**Document passage:**
..........

# Blog cross-promotion idea



## Chilari (Aug 15, 2013)

Quite a few of us having writing blogs or fantasy blogs, or a combination of both. Some of us even have links to one another's blogs in our sidebars. But according to my stats, these never get clicked.

I just read an article about recommendation sites. You know how when you've finished a movie on Netflix it recommends some others? And at the end of a post on The Mary Sue it suggests some more posts? Well, I want to do that. Now, I don't know if this can be automated and frankly, I don't want to automate it, I want it to be a community thing we choose to support, but here's what I propose:

Those of us with blogs post a list of blog posts we've published, with a brief summary of the content of the post. Once a few of us have done this, we can start reading each others' summaries and then, if there's something there relevant to or related to one of our existing blog posts in the lists of others' posts, we add at the bottom of the blog post "Related: [link] (by [author])".

..........

**Entries provided:**
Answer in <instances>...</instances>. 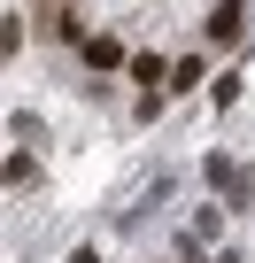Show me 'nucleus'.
I'll return each instance as SVG.
<instances>
[{"instance_id": "f257e3e1", "label": "nucleus", "mask_w": 255, "mask_h": 263, "mask_svg": "<svg viewBox=\"0 0 255 263\" xmlns=\"http://www.w3.org/2000/svg\"><path fill=\"white\" fill-rule=\"evenodd\" d=\"M240 24H247V8H240V0H224V8L209 16V39H217V47H232V39H240Z\"/></svg>"}, {"instance_id": "f03ea898", "label": "nucleus", "mask_w": 255, "mask_h": 263, "mask_svg": "<svg viewBox=\"0 0 255 263\" xmlns=\"http://www.w3.org/2000/svg\"><path fill=\"white\" fill-rule=\"evenodd\" d=\"M85 62H93V70H116L124 47H116V39H85Z\"/></svg>"}]
</instances>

..........

**Directions:**
**1)** From the blog cross-promotion post, write out the passage from "Quite a few" up to and including "never get clicked.".
**2)** Answer these about the blog cross-promotion post:
(a) According to Chilari's stats, how often do the sidebar links to one another's blogs get clicked?
(b) Which site is named as suggesting more posts at the end of a post?
(c) What line does the proposal say to add at the bottom of a related blog post?

**Solutions to the tasks:**
**1)**
Quite a few of us having writing blogs or fantasy blogs, or a combination of both. Some of us even have links to one another's blogs in our sidebars. But according to my stats, these never get clicked.

**2)**
(a) Never.
(b) The Mary Sue.
(c) "Related: [link] (by [author])"